Resmi lügatin Darb-ı Mesel faslı paçavra
Hep burnunun dikine giden TDK’nın hâl ve gidişi
hiç değişmeyecek gibi.
Niye acabâ?
Burnunun ucundan ilerisini mi görmüyor, yoksa burnunun yeli
harman mı savuruyor?..
***
2012’de hazırladığım “Dilin Tetiği
Bozuldu” kitabımda “TDK’nın Atasözleri
Çıkmazı” başlıklı fasıl 20 sayfa tutmuştu.
Bu sayfalarda TDK’nın, “kerâmeti kendinden
menkul ve kendince makbul” diğer lügatleriyle berâber
“Atasözleri ve Deyimler Sözlüğü”nün de
aslında sapır sapır döküldüğünü, delilleriyle birlikte isbât
etmiştim...
***
Aradan geçen beş yıl zarfında TDK’nın bu lügatinde
de pek bir şeyin değişmediğini görmek beni şaşırtmadı.
(“Dron” kelimesine bugünlerde bir “Türkçe
karşılık” bulmaya çalışan TDK, böyle gereksiz işlerle uğraşmayı
bırakıp şu lügatlerini adam etmeye niyet ve gayret etse ne iyi
olurdu...)
***
TDK daha “atasözü”nün doğru bir
târîfini bile yapamamış.
TDK’nın “atasözü”nü yanlış târîf
ettiğini beş altı sene önceden yazmıştım.

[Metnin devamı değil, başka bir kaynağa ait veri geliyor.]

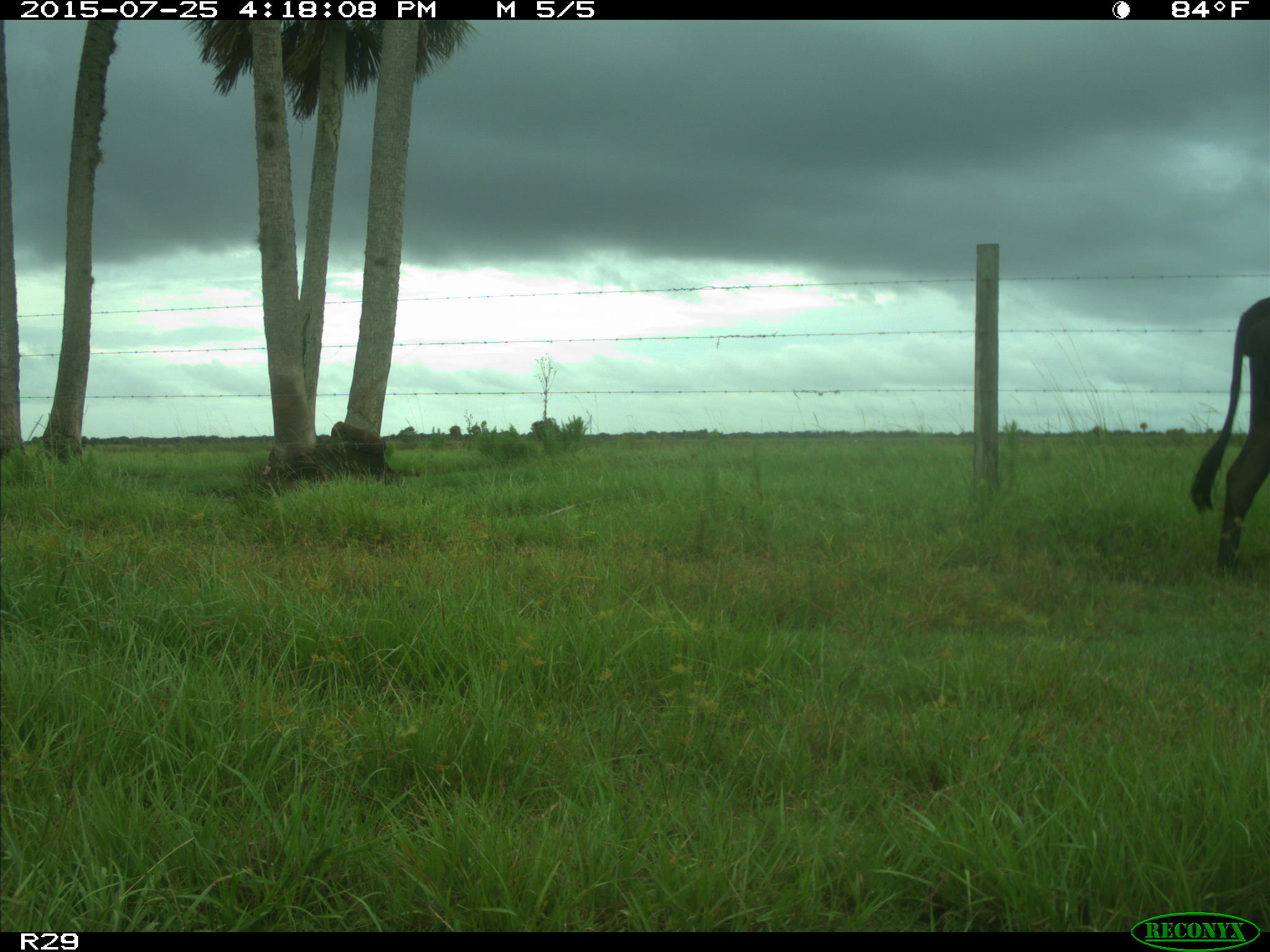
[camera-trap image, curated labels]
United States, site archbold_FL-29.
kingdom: Animalia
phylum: Chordata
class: Mammalia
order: Artiodactyla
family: Bovidae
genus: Bos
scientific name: Bos taurus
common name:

O kazâlı ve ârızalı
târif, bağladığım çayırda otluyor.
Velhâsıl, TDK’nın “atasözü”nden
anlayıp anlattığı şu:
“Uzun deneme ve gözlemlere dayanılarak söylenmiş ve halka mal
olmuş, öğüt verici nitelikte söz...”
***
Hâlbuki ben atasözlerinde
“öğüt” bulunmasının şart olmadığını söylemiş ve bunu
örneklerle îzâh etmiştim. Nitekim atasözlerinin birçoğunda sosyal
ve psikolojik gerçekler, bir kısmında tabiat kaanunları,
kimilerinde halkın çeşitli fikir ve inançları, millî değerler vs.
dile getirilmiştir...
***
TDK’nın “Atasözleri ve Deyimler Sözlüğü”
hatâları -bırakın bir makaaleyi- kitaplara sığacak gibi değil. Yeni
keşfettiğim birkaç hatâyı -yine en derin kaygılarımla-
dikkatlerinize sunuyorum.
***
TDK’mız kendi internet sitesindeki “Atasözleri ve
Deyimler Sözlüğü”nde bir atasözümüzü bakın ne hâle
getirmiş:
“mescite gerek olan meyhaneye
haramdır”
Evet, bu
atasözümüz TDK’nın “Atasözleri
ve Deyimler
Sözlüğü”nde aynen bu
şekilde yer alıyor. İmlâ ve noktalama hüvesi hüvesine böyle...
***
Hadi, buradaki imlâ ve noktalama hatâlarını -ki
TDK'nın kıstaslarına vurursak tam dört tâne
var- görmeyelim; peki bu atasözünü TDK
yanlışsız ve eksiksiz îzâh edebilmiş mi?
TDK'nın şu îzâhını masaya yatıralım da
görelim:
“insanın kendisine gerekli olan bir şeyi yabancıya vermesi
doğru değildir.” (Bunun da imlâ ve noktalaması hüvesi
hüvesine...)
***
TDK’nın bu îzâhı, Ö. Âsım
Aksoy’un (eski TDK’nın) kitabından
aktarılmış. Fakat yarım yamalak, şaşkın şavalak, çatlak
patlak...
Orijinal îzah şu:
“1) İnsanın kendisine ve benimsediği yere gerek olan şeyi
yabancıya vermesi doğru değildir.
2) Bir yer için gerekli olan şey, görevi onunki ile çelişen
yer için zararlıdır.”
***
Resmî lügatin darb-ı mesel faslı paçavra;
Mânâları kof, şekli ve imlâsı kadavra...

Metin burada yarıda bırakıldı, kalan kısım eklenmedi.